В скорлупе (Макьюэн) - страница 7

Сегодня женщина рассказывала по радио, как задавила на пустынной дороге собаку, золотистого ретривера. Под фарами своей машины она присела около умиравшего в страшных судорогах животного и держала его за лапу. Большие карие глаза смотрели на нее без укора. Свободной рукой женщина подобрала камень и несколько раз ударила несчастного по голове. Чтобы покончить с Джоном Кейрнкроссом, понадобился бы только один удар, один coup de vérité[3]. Но, вместо этого, когда он начинает декламировать, Труди вежливо делает вид, что слушает. Я же слушаю внимательно.

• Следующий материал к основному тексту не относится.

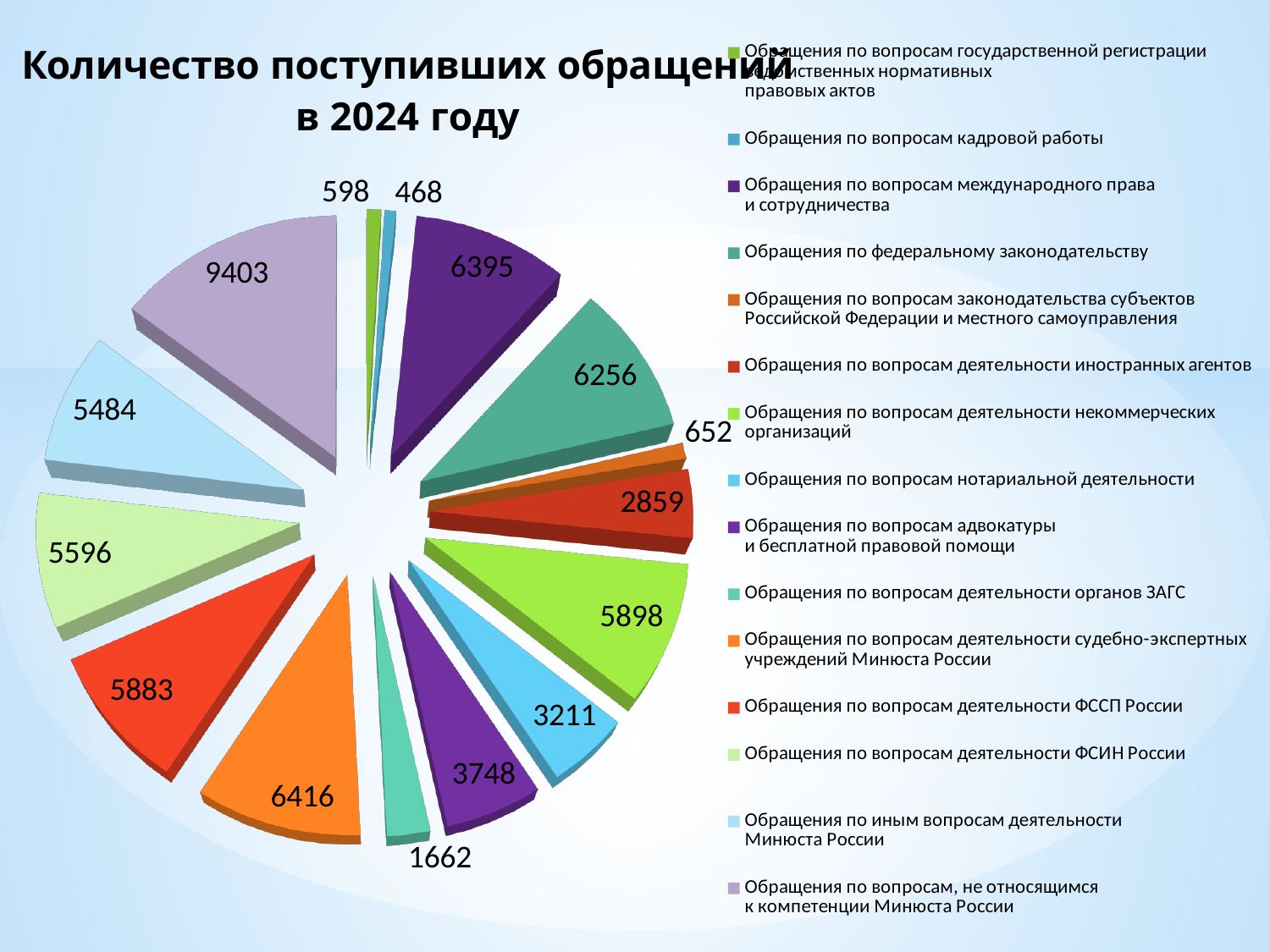
How many categories does the legend list? 15 What is the value for "Обращения по вопросам деятельности органов ЗАГС"? 1662 What is the value for "Обращения по вопросам, не относящимся к компетенции Минюста России"? 9403 What is the title of the chart? Количество поступивших обращений в 2024 году What type of chart is shown on the slide? Pie chart Which category has the smallest slice? Обращения по вопросам кадровой работы Which is larger: the value for "Обращения по вопросам международного права и сотрудничества" or for "Обращения по федеральному законодательству"? Обращения по вопросам международного права и сотрудничества What is the value for "Обращения по вопросам деятельности иностранных агентов"? 2859 What is the difference between the values for "Обращения по вопросам деятельности судебно-экспертных учреждений Минюста России" and "Обращения по вопросам деятельности ФССП России"? 533 What is the value for "Обращения по вопросам нотариальной деятельности"? 3211 What is the value for "Обращения по вопросам кадровой работы"? 468 Which category has the largest slice? Обращения по вопросам, не относящимся к компетенции Минюста России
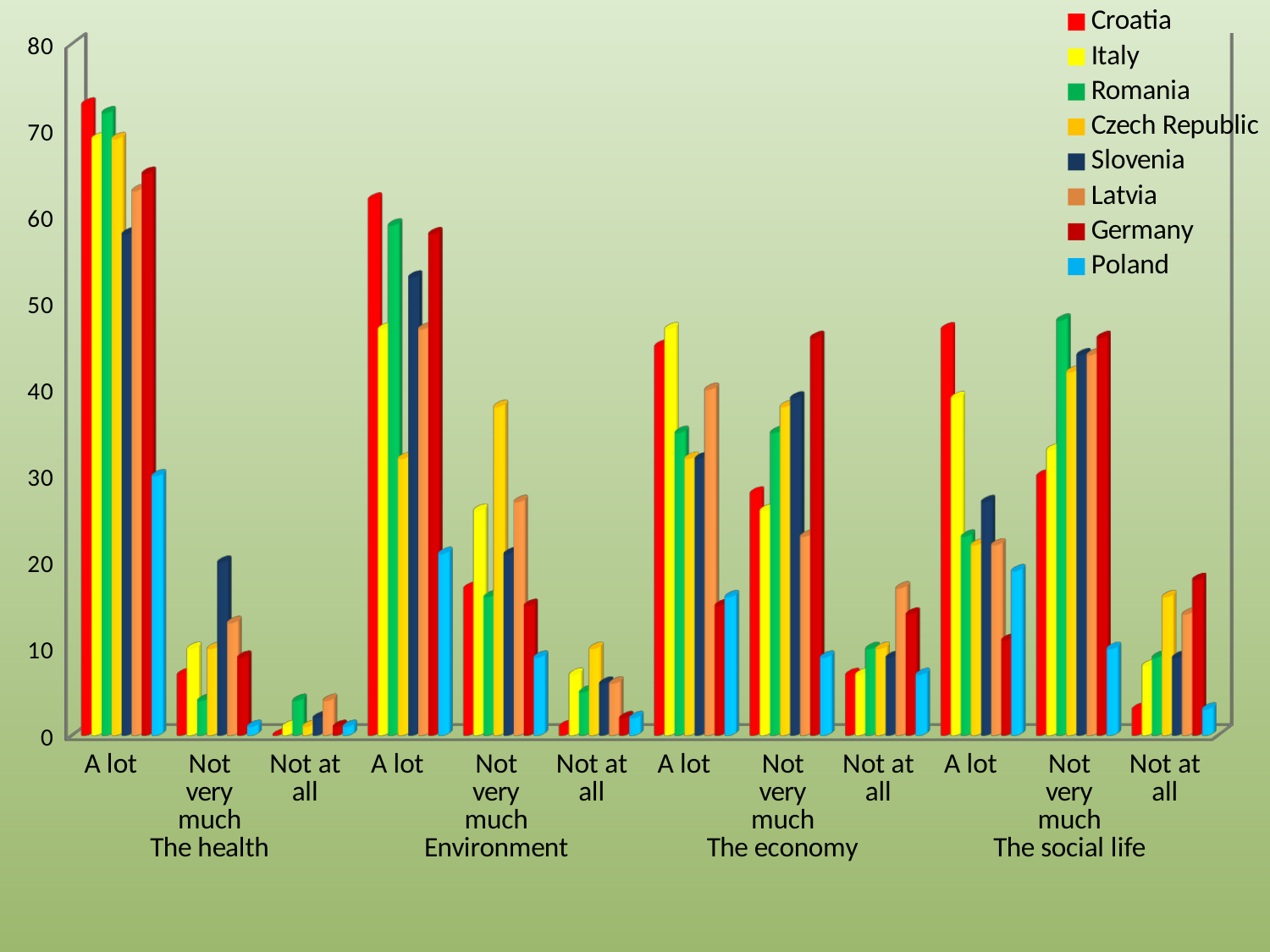
Which country has the lowest value under 'A lot' in The health group? Poland Which country is listed first in the legend? Croatia Under 'Not very much' in The social life group, which is larger: the value for Romania or the value for Croatia? Romania Is the value for Czech Republic under 'Not very much' in the Environment group greater or less than 30? greater Is the value for Germany under 'Not very much' in The economy group greater or less than 40? greater Which country has the highest value under 'Not very much' in the Environment group? Czech Republic What colour represents Poland in the chart? Light blue Is the value for Poland under 'A lot' in the Environment group greater or less than 30? less How many topic groups (such as The health, Environment) are shown along the x axis? 4 How many series does the legend list? 8 What kind of chart is shown on the slide? Bar chart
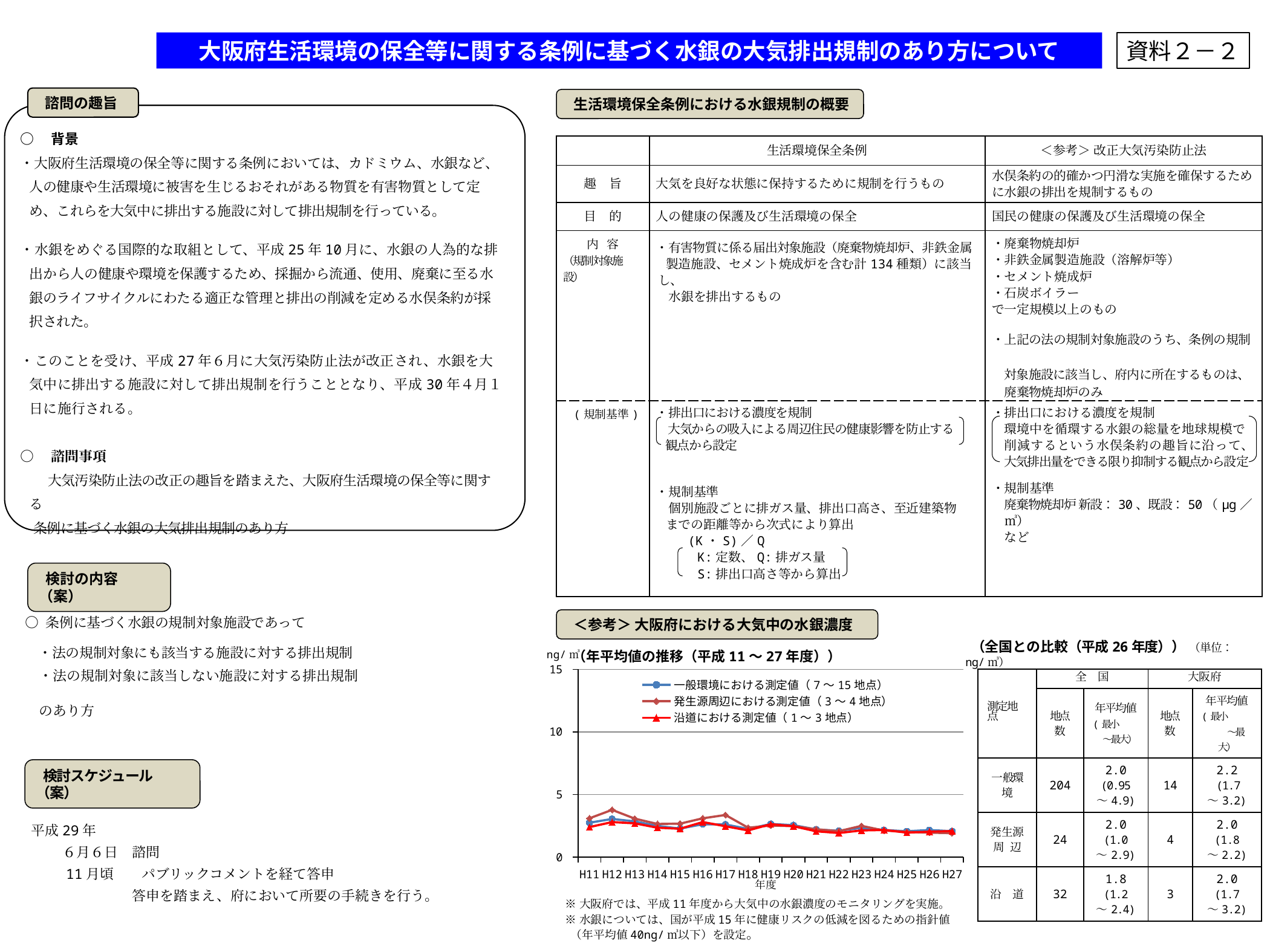
Is the value for 発生源周辺における測定値 in H12 greater or less than 5? less Is the value for 一般環境における測定値 in H27 greater or less than 5? less What is the first fiscal year shown on the x axis of the line chart? H11 What kind of chart is shown under the heading ＜参考＞大阪府における大気中の水銀濃度? line chart How many series does the legend of the line chart list? 3 Is the value for 沿道における測定値 in H11 greater or less than 10? less How many fiscal years are plotted along the x axis of the line chart? 17 What is the last fiscal year shown on the x axis of the line chart? H27 What is the unit shown on the y axis of the line chart? ng/㎥ In H12, which series has the highest value in the line chart? 発生源周辺における測定値 Do the values for 発生源周辺における測定値 generally rise or fall from H11 to H27? fall For 発生源周辺における測定値, which fiscal year has the highest value? H12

Обычно мы идем в его поэтическую библиотеку на втором этаже. Пока отец устраивается в своем кресле, слышен только громкий стук часов на каминной полке. Здесь, в присутствии поэта, я даю волю предположениям. Если отец смотрит на потолок, чтобы собраться с мыслями, то видит ветшание палладианского декора. Алебастровая пыль присыпала корешки знаменитых книг, будто сахарной пудрой. Мать, перед тем как сесть, вытирает сиденье кресла ладонью. Без увертюры отец набирает в грудь воздуха и начинает. Он декламирует плавно, с чувством. Большинство современных стихотворений оставляют меня холодным. Слишком много о себе, слишком глянцево-равнодушно о других, слишком много осечек в слишком коротких строках. Но теплые, как объятья братьев — Джон Китс и Уилфред Оуэн. Кто не хотел бы написать: «И яблоко под карамелью, и айва, и сливы, и горлянка»[4] или «Им саван — бледность лиц девичьих»?[5]

Я вижу мать его обожающими глазами с другого конца комнаты. Она погрузилась в большое кожаное кресло времен фрейдовской Вены. Она грациозно подвернула под себя стройные ноги. Локоть оперт на подлокотник, рука подпирает склоненную голову, а пальцы другой руки тихонько барабанят по щиколотке. День жаркий, открыты окна, за ними — приятный гул уличного движения в Сент-Джонс-Вуде. Лицо у нее задумчивое, нижняя губа кажется тяжелой. Она облизывает ее чистым розовым языком. Несколько светлых завитков волос влажно прилипли к шее. Ситцевое платье, скроенное просторно из-за меня — светло-зеленого цвета, светлее ее глаз. Спокойная работа вынашивания идет своим чередом, и она ощущает усталость — приятную. Джон Кейрнкросс видит летний румянец на ее щеках, плавную линию плеча и шеи и набухших грудей, многообещающую выпуклость, под которой — я, незагорелые бледные икры, гладкую подошву высунувшейся ступни, рядок по росту выстроившихся невинных пальчиков, словно детишек на семейном фото. Все в ней, думает он, доведено до совершенства беременностью.

Он не видит, что она ждет не дождется его ухода. Что это безнравственно с ее стороны требовать, чтобы он жил отдельно, — сейчас, когда мы на третьем триместре. Неужели он так смиренен в своем уничижении? Такой большой мужчина — метр девяносто, я слышал, — великан с густыми черными волосами на могучих руках, глупый великан, если думает, что это правильно — освободить жене «пространство», в котором она якобы нуждается. Пространство! Ей бы сюда зайти, где я палец согнуть не могу. В лексиконе моей матери пространство, ее потребность в нем — искривленная метафора, если не синоним. Ее эгоизма, обмана, жестокости. Но погодите — я люблю ее, она мое божество, и я в ней нуждаюсь. Беру свои слова назад! Во мне говорило страдание. Я живу в таком же заблуждении, как мой отец. И это правда. Ее красота, и отстраненность, и готовность — они одно.